Erbario: a 15th-century Herbal from Northern Italy

This wonderful 15th-century herbal hails from northern Italy (mostly likely the Veneto) and contains a few different kinds of illustration styles, evidence of a series of augmentations to the manuscript made across several generations. It started life out in the early fifteenth century as a set of around seventy highly stylised paintings of plants, whose patterns, human faces, and other fantastical elements broadly follow medieval conventions (in particular the Pseudo-Apuleius herbal tradition). Sometime later in the century, as Karen M. Reeds writes “the bound manuscript of 100 folios was, in effect, interleaved”:

watercolors of still more plants were painted on many of the versos and on both sides of the folios previously left blank. At the same time, labels and some herbal texts in Italian, written mostly in sepia ink, were added. In technique, in descriptive detail, and choice of colors, these watercolor illustrations contrast strongly with the Pseudo-Apuleius figures on the facing rectos...

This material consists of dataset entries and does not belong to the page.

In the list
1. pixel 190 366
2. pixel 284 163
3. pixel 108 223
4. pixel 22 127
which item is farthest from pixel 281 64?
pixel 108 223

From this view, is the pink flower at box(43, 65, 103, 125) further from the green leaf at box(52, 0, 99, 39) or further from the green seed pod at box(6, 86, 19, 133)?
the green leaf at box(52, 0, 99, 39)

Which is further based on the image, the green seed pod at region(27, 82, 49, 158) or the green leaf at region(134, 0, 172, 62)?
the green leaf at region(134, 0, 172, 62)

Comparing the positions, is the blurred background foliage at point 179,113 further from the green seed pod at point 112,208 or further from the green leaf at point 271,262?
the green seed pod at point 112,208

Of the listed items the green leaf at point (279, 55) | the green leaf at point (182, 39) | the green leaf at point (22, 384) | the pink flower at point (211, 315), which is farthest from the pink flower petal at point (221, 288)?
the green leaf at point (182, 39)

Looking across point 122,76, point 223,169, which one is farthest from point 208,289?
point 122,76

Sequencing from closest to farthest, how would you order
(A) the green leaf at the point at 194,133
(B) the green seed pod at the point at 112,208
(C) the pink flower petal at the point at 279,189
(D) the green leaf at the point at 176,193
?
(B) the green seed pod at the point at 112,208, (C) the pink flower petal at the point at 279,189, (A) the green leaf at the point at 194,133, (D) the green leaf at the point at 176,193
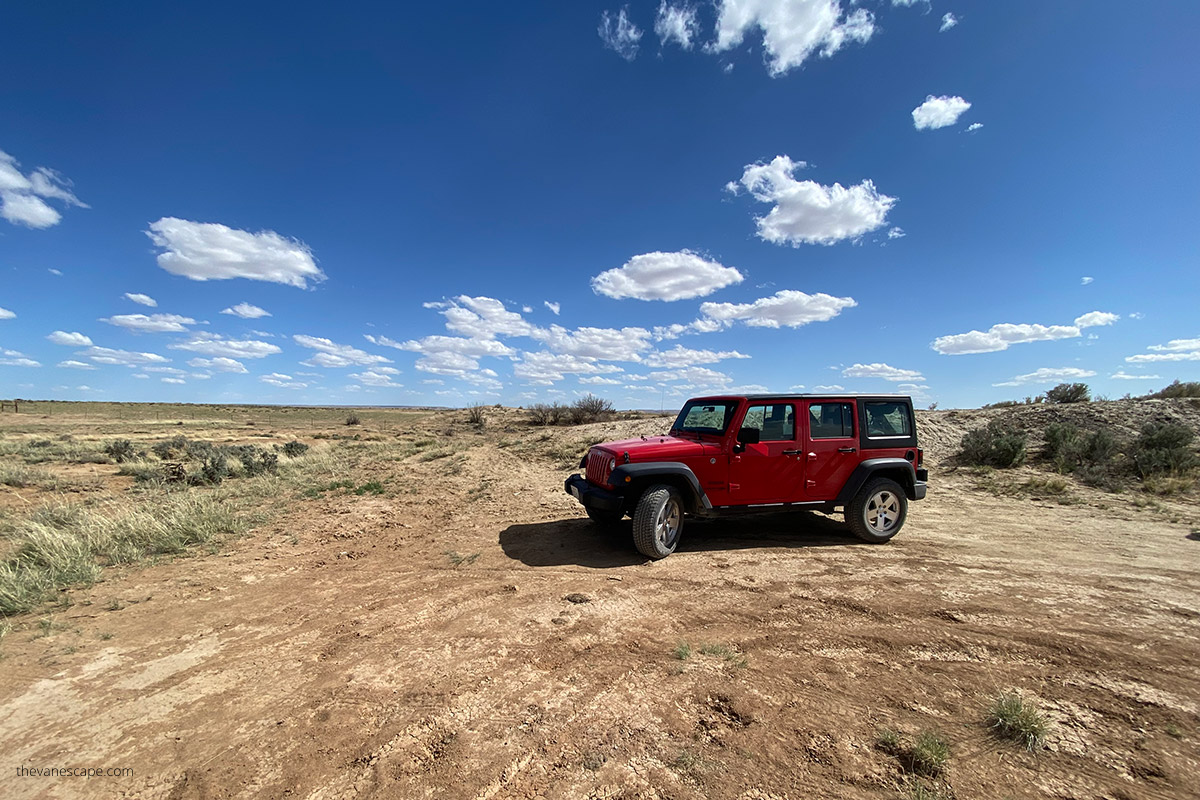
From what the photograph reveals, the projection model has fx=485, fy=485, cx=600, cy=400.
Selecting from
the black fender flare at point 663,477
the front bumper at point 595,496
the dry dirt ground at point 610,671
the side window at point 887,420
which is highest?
the side window at point 887,420

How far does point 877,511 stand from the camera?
6230 millimetres

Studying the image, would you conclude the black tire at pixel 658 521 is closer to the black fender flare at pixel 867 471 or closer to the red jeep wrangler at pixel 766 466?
the red jeep wrangler at pixel 766 466

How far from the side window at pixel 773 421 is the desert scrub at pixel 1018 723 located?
3433 millimetres

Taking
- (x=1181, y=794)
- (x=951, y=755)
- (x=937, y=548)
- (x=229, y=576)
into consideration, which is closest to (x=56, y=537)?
(x=229, y=576)

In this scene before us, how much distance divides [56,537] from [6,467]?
9439 mm

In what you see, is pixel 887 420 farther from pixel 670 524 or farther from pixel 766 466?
pixel 670 524

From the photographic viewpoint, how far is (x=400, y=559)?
577cm

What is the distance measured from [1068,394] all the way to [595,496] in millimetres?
22975

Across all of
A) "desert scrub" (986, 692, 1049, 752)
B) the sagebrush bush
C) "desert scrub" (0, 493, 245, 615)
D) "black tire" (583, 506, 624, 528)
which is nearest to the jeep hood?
"black tire" (583, 506, 624, 528)

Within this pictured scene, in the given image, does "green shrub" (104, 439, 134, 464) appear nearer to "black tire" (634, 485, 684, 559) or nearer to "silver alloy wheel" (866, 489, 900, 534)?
"black tire" (634, 485, 684, 559)

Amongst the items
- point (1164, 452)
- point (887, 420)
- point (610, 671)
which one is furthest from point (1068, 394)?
point (610, 671)

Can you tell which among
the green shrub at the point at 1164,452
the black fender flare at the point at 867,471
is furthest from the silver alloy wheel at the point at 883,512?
the green shrub at the point at 1164,452

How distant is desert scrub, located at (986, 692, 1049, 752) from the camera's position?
2.39 m

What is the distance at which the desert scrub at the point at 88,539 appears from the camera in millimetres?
4513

Among this second set is a subset of markedly more naturalistic images, perhaps painted directly from specimens, or at least very good drawings. Finally, at the very end of the manuscript is a “nature print” of a single leaf labeled Salvia salvaticha, with the handwriting of its note indicating it was done by this same person behind the second set of additions (see final image below).

It’s the original set — with its anthropomorphised vegetation and dragon-shaped roots — which we’ve been mostly drawn to in our highlights below, but you can have a look at the original on the Penn Libraries site (Ms. LJS 419) to get a sense of the full range of interleaved styles in this remarkable manuscript.